Prendre des risques fait partie du quotidien des entrepreneurs et des indépendants. En amont, lorsqu’ils choisissent de se mettre à leur compte, puis tous les jours dans le pilotage de leur affaire, tous doivent apprendre à faire avec les imprévus. Si, globalement, ils semblent plutôt bien avertis sur la question, tout n’est pas toujours bien maîtrisé, ainsi que le révèle le troisième baromètre de la prise de risque des entrepreneurs et indépendants* réalisé par OpinionWay pour Agipi.
La majorité a tout à fait conscience des risques qui entourent leur activité. Des risques financiers, surtout. En effet, 77 % des dirigeants se sont préparés à l’idée de ne pas avoir de rémunération fixe tous les mois (+ 9 % par rapport à 2017) et 64 % à toucher moins qu’un salarié. 60 % des entrepreneurs et indépendants interrogés ont anticipé d’éventuels problèmes de trésorerie et de finances personnelles, ce qui représente 10 % de progression par rapport au baromètre 2017. Tant mieux, car dans les petites structures de moins de 10 salariés, le risque pèse encore plus sur les épaules du chef d’entreprise. « Plus l’entreprise est grande, plus le risque se trouve dilué pour l’entrepreneur », rappelle Arnaud Lacan, professeur de management à Kedge Business School et titulaire de la chaire « travail indépendant et nouvelles formes de travail isolées ».

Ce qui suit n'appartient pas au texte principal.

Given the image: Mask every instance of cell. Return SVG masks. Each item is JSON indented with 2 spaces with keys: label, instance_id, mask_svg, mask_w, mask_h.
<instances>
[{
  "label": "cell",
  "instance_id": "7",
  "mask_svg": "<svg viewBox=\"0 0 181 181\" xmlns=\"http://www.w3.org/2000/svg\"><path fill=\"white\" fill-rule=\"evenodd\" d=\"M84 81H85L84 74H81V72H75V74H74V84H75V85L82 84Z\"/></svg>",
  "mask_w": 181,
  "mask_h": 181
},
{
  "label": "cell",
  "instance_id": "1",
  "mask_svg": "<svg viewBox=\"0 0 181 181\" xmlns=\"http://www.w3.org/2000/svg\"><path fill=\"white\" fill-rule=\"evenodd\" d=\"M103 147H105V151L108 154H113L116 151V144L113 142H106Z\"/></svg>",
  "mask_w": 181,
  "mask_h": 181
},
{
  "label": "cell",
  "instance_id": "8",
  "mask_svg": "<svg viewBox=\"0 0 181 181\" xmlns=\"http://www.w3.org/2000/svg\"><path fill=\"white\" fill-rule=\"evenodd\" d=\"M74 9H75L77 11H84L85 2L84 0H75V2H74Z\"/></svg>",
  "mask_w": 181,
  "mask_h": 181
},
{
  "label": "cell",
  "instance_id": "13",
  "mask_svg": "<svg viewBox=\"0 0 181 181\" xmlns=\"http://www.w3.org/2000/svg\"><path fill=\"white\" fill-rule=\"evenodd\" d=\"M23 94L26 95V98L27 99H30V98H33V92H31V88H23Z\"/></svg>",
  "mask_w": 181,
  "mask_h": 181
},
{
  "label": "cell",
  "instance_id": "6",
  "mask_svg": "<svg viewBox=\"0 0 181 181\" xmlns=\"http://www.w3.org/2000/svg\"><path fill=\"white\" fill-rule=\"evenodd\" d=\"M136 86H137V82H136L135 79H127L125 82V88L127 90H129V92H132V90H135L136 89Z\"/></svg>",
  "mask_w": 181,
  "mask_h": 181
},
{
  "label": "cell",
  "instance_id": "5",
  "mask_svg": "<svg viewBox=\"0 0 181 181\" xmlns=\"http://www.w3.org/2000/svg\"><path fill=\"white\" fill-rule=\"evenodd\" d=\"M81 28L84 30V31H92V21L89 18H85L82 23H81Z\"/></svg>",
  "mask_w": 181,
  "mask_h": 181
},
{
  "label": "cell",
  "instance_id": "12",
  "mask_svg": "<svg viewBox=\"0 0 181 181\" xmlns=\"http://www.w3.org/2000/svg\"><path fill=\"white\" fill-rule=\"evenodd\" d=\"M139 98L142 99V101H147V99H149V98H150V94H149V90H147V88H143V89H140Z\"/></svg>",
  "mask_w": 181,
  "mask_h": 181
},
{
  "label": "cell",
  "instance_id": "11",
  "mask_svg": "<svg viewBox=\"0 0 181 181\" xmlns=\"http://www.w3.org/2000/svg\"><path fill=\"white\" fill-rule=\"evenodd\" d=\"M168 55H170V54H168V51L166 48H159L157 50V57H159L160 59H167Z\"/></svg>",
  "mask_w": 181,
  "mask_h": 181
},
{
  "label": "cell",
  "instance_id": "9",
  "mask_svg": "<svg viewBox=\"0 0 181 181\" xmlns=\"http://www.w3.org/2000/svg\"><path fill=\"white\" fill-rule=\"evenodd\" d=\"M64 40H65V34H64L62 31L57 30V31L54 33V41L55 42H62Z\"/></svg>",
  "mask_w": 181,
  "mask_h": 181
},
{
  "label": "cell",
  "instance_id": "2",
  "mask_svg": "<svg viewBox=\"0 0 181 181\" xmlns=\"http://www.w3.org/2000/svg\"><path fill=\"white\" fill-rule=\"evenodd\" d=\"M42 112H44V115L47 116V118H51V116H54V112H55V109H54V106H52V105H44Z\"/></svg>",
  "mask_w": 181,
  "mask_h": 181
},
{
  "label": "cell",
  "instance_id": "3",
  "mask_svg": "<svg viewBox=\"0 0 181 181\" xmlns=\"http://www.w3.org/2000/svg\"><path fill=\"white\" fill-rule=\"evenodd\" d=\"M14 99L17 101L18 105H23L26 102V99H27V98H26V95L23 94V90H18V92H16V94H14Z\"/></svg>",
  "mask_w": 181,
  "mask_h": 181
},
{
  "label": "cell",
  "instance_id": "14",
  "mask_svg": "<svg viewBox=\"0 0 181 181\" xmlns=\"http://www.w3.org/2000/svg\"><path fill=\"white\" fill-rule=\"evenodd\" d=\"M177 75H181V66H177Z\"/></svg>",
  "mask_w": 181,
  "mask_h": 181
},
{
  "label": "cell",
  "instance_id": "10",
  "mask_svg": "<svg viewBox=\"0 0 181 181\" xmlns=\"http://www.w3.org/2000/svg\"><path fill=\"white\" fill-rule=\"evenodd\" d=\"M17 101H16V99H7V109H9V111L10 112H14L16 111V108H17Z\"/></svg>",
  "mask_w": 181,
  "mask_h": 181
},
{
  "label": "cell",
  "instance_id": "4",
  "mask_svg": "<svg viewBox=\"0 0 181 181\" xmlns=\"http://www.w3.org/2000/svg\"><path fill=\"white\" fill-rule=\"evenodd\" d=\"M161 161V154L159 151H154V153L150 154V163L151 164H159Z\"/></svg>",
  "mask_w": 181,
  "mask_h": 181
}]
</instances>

En revanche, seuls 28 % des dirigeants (34 % pour les start-up) ont pris le temps de mesurer les risques autres que financiers. Ce sont, par exemple, l’ équilibre entre vie privée et vie professionnelle (envisagé par seulement 24 % des patrons), la santé (17 %), la surcharge de travail (15 %), les assurances et la prévoyance (5 %) ou encore la sécurité (2 %). Des questions essentielles pour l’avenir de toute entreprise et qui, pourtant, sont bien souvent reléguées au second plan. « Ce désintérêt s’explique en partie par un manque d’informations sur ces questions mais aussi sur une hiérarchisation des priorités qui laisse plus de place aux problématiques présentes que futures », commente Arnaud Lacan.
Malgré les risques qu’elle comporte, la décision d’entreprendre est voulue et non subie dans 90 % des cas. Et pas forcément pour les raisons qu’on pourrait croire. En effet, 65 % des entrepreneurs et indépendants se sont lancés pour se mettre à leur compte et gagner en liberté. La passion (6 %), l’envie de gagner plus d’argent (2 %) ou le besoin de créer son propre emploi (2 %) n’arrivent que bien plus loin. « Il s’agit d’une véritable rupture avec l’entrepreneuriat d’il y a dix ou quinze ans. Désormais, les entrepreneurs – et c’est très vrai chez les start-up – ont un nouveau rapport au risque , analyse Arnaud Lacan. Ils sont capables de davantage d’agilité. La conséquence directe, c’est qu’on voit émerger de nouvelles motivations à créer son entreprise, qui tournent autour de la volonté d’être libre de choisir ses propres conditions de travail. »
Ce baromètre est aussi révélateur d’une tendance nouvelle : le recul d’une certaine forme d’aversion au risque. « Chez les jeunes générations et les start-up en particulier, les risques sont moins facteurs d’empêchement que par le passé, commente Arnaud Lacan. Ce phénomène est non seulement générationnel – les jeunes générations n’ont pas le même rapport au travail institué – mais aussi sociétal avec une pluralité des activités et, surtout, une conscience claire que la vie professionnelle sera une succession d’expériences différentes. »
*L’étude a été réalisée par téléphone entre le 7 et le 29 novembre 2018 auprès d’un échantillon de 800 indépendants, chefs d’entreprise et artisans-commerçants à la tête de structures de 0 à 9 salariés.